Finally, let’s compare the emission distributions:

from scipy.stats import norm
import matplotlib.lines as mlines

x = np.linspace(-5, 8, 1000)
emm_colors = get_color_gradient(3)

plt.figure(figsize=(6, 3))

# Plot original emission distributions
for i in range(3):
    pdf = norm.pdf(x, loc=emission_means[i,0], scale=emission_covs[i,0])
    plt.plot(x, pdf, label=f"Original State {i + 1}", 
            color=emm_colors[i], alpha=0.5)

# Plot recovered emission distributions
for i in range(3):
    pdf = norm.pdf(x, loc=r_means[i,0], scale=r_covs[i,0])
    plt.plot(x, pdf, label=f"Recovered State {i + 1}", 
            color=emm_colors[i], linestyle="--")

plt.title("Emission Distributions")
plt.ylabel("Density")
plt.xlabel("Emission")

# Create custom legend handles
solid_line = mlines.Line2D([], [], color='black', linestyle='-', 
                          alpha=0.5, label='Original')
dashed_line = mlines.Line2D([], [], color='black', linestyle='--', 
                           label='Recovered')

plt.legend(handles=[solid_line, dashed_line], loc="upper left")
plt.show()

Notice: the states are permuted!

Quiz: Can you map the recovered states to generator states (only with critical thinking)?

Key Insights About Hidden Markov Models

  1. Temporal Dependencies: HMMs capture how the current state depends on the previous state
  2. Hidden Structure: We observe the outcomes but not the underlying states
  3. Label Switching: Parameter recovery can suffer from label switching problems
  4. Sequential Modeling: Perfect for time series data with changing regimes

Part 5: Input-Dependent Models and GLMs

We’ve journeyed from simple stationary models to complex temporal dependencies. Now we enter the realm of Dynamic Models - where external factors influence our generative process. This is where Bayesian modeling becomes incredibly powerful for real-world applications.

Linear Regressions and the Idea of Uncertainty

Traditional linear models are based on the equation: \(y = x \cdot w + c\)

This form represents a deterministic relationship between the input $x$ and the output $y$. Every input $x$ maps to a single, exact $y$ without any randomness or uncertainty.

In real-world data, however, outputs are often affected by factors not captured by the model (e.g., measurement errors, hidden variables, or inherent variability).
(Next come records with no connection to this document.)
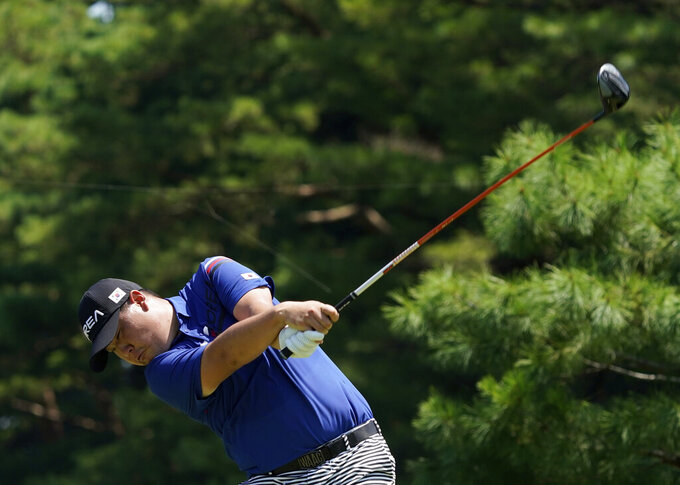 Korea's Si Woo Kim plays a tee shot from the 12th hole during a practice round of the men's golf event at the 2020 Summer Olympics, Tuesday, July 27, 2021, at the Kasumigaseki Country Club in Kawagoe, Japan, (AP Photo/Matt York)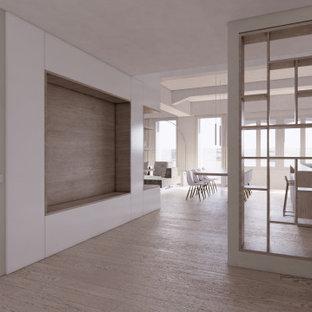 Nordisk inredning av en stor foajé, med grå väggar, mellanmörkt trägolv, en enkeldörr, en vit dörr och brunt golv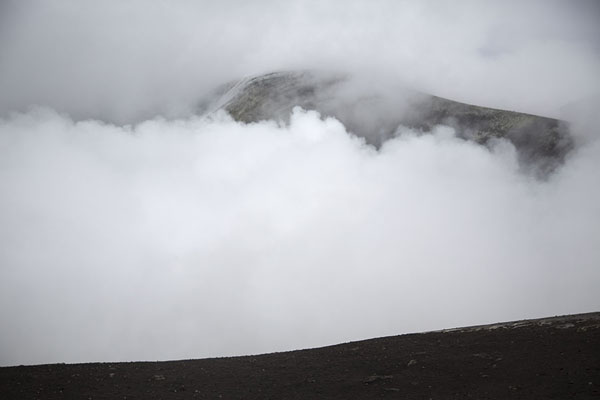 View of the Bocca Nuova, with the opposite side barely visible behind the clouds | Mount Etna summit hike | Italy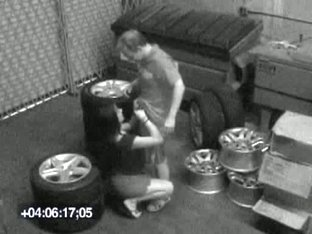 Guy packs babe in mouth and pussy on candid camera in the garage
Adding noise $\epsilon \sim \mathcal{N}(0, \sigma^2)$ acknowledges this uncertainty and makes the model more realistic, leading to:

\[y = x \cdot w + c + \epsilon\]

where:

  • $x$ is the input (features),
  • $w$ is the weight vector,
  • $c$ is the intercept (bias),
  • $\epsilon \sim \mathcal{N}(0, \sigma^2)$ is the Gaussian noise with mean $0$ and variance $\sigma^2$.

This can be equivalently reparameterized as:

\[y \sim \mathcal{N}(x \cdot w + c, \sigma^2)\]
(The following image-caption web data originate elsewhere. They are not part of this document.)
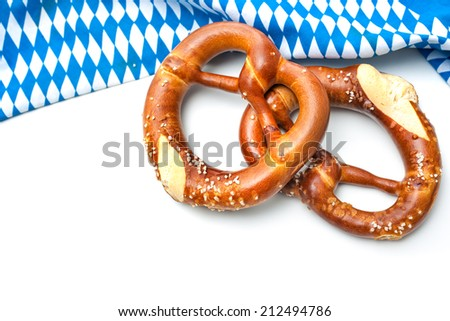 Appetizing pretzels with a bavarian flag on white background - stock photo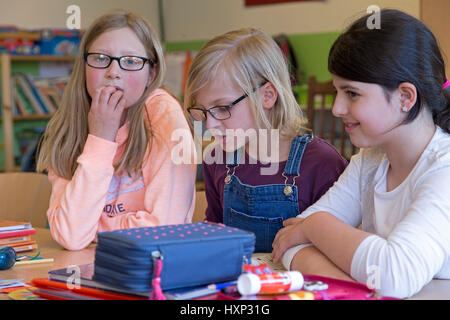 three girls working together at primary school - Stock Photo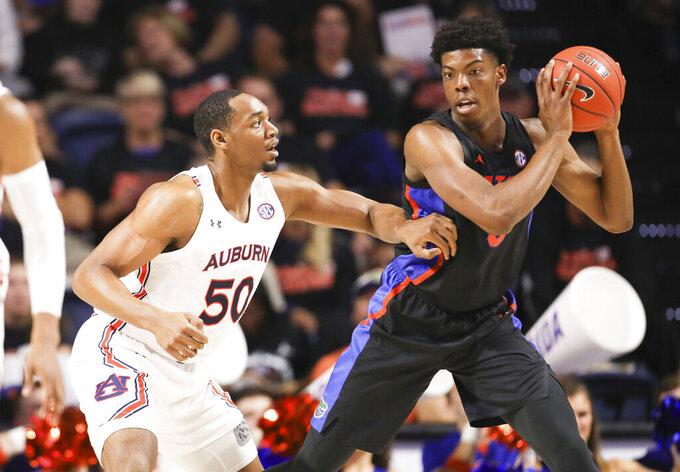Auburn center Austin Wiley (50) guards Florida forward Omar Payne (5) during the first half of an NCAA college basketball game Saturday, Jan. 18, 2020, in Gainesville, Fla. (AP Photo/Matt Stamey)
This directly states that $y$ is drawn from a normal distribution with mean $x \cdot w + c$ and variance $\sigma^2$ (a typical Bayesian representation).

The noisy version better reflects the variability seen in observed data.

Example: Temperature-Dependent Ball Colors

What does it mean to be driven by some external factors?

To make the color of the ball input-dependent, we can think of x as a temperature scale (1-dimensional), ranging from a cold “blue” temperature to a warm “red” temperature. The color of the ball (y) then depends on this temperature. For instance, at lower temperatures, the balls are more likely to be blue, and as the temperature increases, the likelihood shifts toward red.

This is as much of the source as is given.